In the passage about the Confederate cavalry heading toward Westminster, at what time and on what date did Companies C and D of the 1st Delaware arrive in Westminster?

### DOCUMENT
-- START --

It was clear that the Federals had a column of men heading north through Frederick, and he tried twice to alert Gen. Robert E.  Lee to the advancing troops – He was Lee’s eyes and ears after all — but neither missive made it to Lee.

So Stuart pointed his horses toward the rendezvous in York, and headed the Rebel Calvary toward Westminster.

Unlike their battle hardened Rebel counterparts, the 1st Delaware Calvary had seen light action thus far, serving for the most part in the defense of Baltimore prior to moving northwest to Carroll County. Mustered in January, 1863, the 1st Delaware Calvary couldn’t come up with a full complement of 10 horse companies.  They scraped together seven small companies and those seven were reassembled into four active companies. Under the leadership of Major Napoleon Bonaparte Knight, Companies C and D arrived in Westminster to bolster a small garrison from 150th New York to protect the railroad depot for the Western Maryland Railroad line. They arrived at about 11 a.m on June 28. It was quiet warm Sunday.

-- END --

### COLLECTED MATERIAL
-- START --

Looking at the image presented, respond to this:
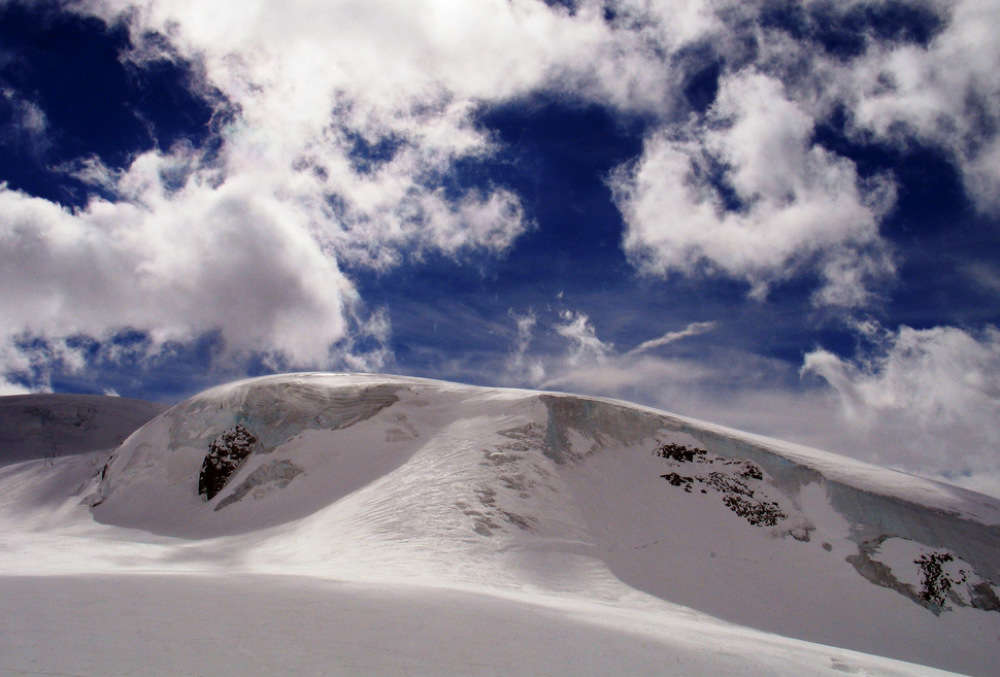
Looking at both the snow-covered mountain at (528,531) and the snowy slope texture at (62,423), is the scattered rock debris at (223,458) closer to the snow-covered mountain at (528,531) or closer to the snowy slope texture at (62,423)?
the snow-covered mountain at (528,531)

-- END --

### WRITTEN SOLUTION
About 11 a.m. on June 28.